*** Begin section ***

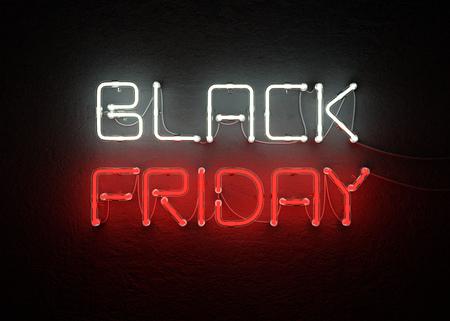 Negro de la venta de venta de viernes de fondo. ilustración 3d Foto de archivo - 84449696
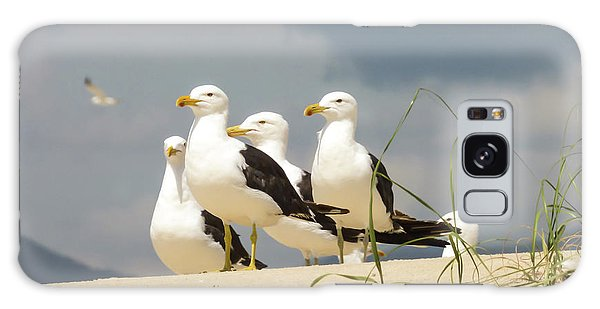 Seagulls At The Beach Galaxy Case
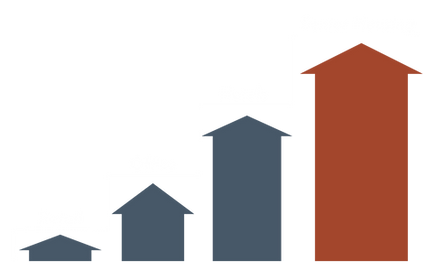 Infographics-7.png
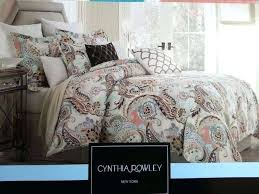 cynthia rowley quilt best bedding images on inspiration of bedding in a bag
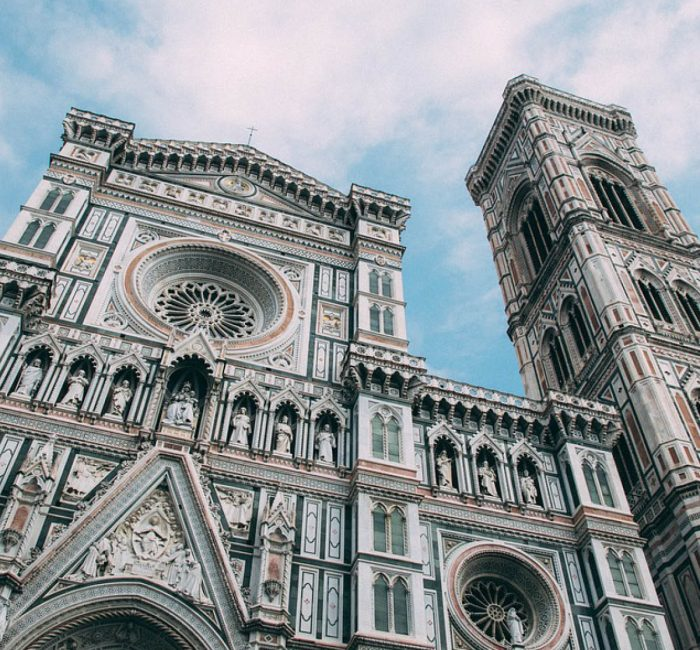 Florence_Cup_01
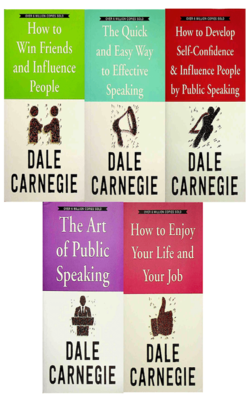 The-Dale-Carnegie-Anthology-(Set-of-5-Books)-Paperback-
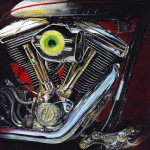 Or et Chrome-V.Twin Evolution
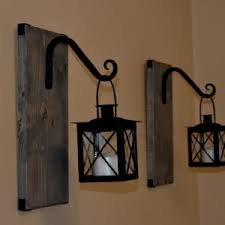 Candle Wall Sconces For Living Room Decor U0026 Tips Candle Sconces Simple And Elegant Touch Of Your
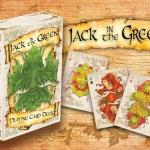 Naipes Jack in the Green. Naturaleza y mitología llenas de color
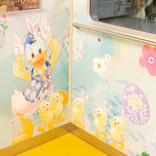 【TDR】うさたま・うさピヨが1度に楽しめる! ディズニーリゾートラインのイースター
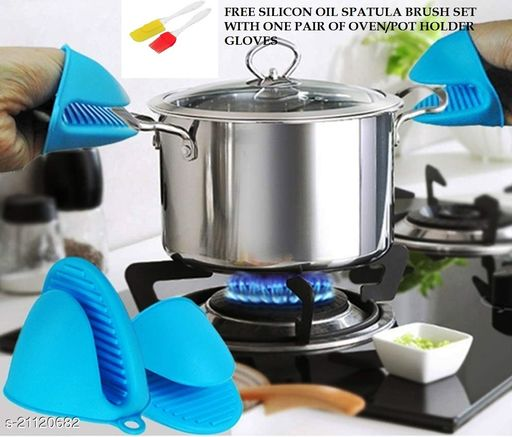 SILICON POT HOLDER GLOVES HEAT RESISTANT OVEN GLOVES-ONE PAIR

*** End section ***

### Task details:
Quote only what lies between the first line of the records and the line containing "Or et Chrome-V.Twin Evolution", please, including both lines and excluding images.

### Your solution:
 Negro de la venta de venta de viernes de fondo. ilustración 3d Foto de archivo - 84449696
 Seagulls At The Beach Galaxy Case
 Infographics-7.png
 cynthia rowley quilt best bedding images on inspiration of bedding in a bag
 Florence_Cup_01
 The-Dale-Carnegie-Anthology-(Set-of-5-Books)-Paperback-
 Or et Chrome-V.Twin Evolution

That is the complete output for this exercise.